The Eastern liberal establishment hated Donald Trump more for what he was that for what he did. While they carped and whinged about his misogyny, racism, and homophobia, they really hated his unapologetic crass bourgeois image and appeal. The elite of Boston, New York and Washington had something more ‘presidential’ in mind. A man of reserve, thoughtfulness, compassion, and respect – not this bellowing showman with no respect for anyone or anything. They simply couldn’t get over how a real American – lowdown lover of trinkets, lawn furniture, patios, and inflatable pools – could have gotten to the Oval Office.

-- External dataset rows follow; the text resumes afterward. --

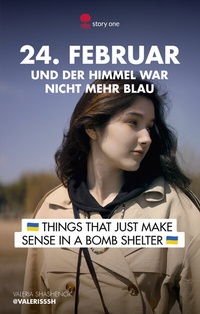 Abbildung von: 24. Februar... und der Himmel war nicht mehr blau - story.one - the library of life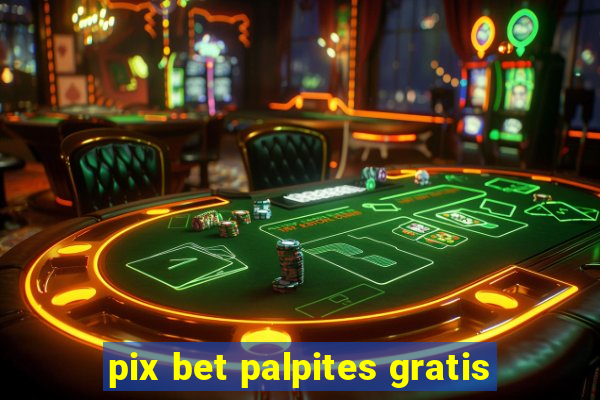 pix bet palpites gratis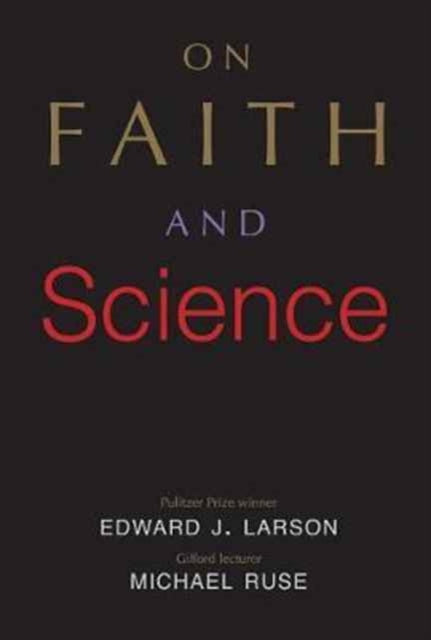 Book cover of: On Faith and Science. By: Edward J. Larson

Now America is paying the price for such lowbrow exuberance. Joe Biden is one of the dullest, bumbling, uncertain, hobbled and led president in recent history. No one listens to his speeches or press conferences, so scripted are they that nothing of any interest can possibly happen. He runs his administration on race, gender, ethnicity and giveaway, catering to his progressive shills on Capitol Hill; hopes that he won’t stumble badly before the next election; and goes to bed early. No penance for Trump-love was this harsh.
The French have always known that America was a profoundly cultureless, bourgeois, petty society. They are la fille ainee de l’Eglise the country that saved Europe from the Saracen Muslim invaders, the guarantor of civility, culture, and logic, and the caretaker of thousands of years of storied history. America? A Johnny Come Lately wall flower, tarted up and pimped out in rhinestones and sequins, hoping to make a splash. Pay attention to their money and nothing else say the aristocratic elite.
We Americans don’t care, for we are proud of our humble beginnings and our love affair with image, glitter, and show. We are still the country where every refugee and his brother want to come, land of opportunity to make money and to spend it on things that look great.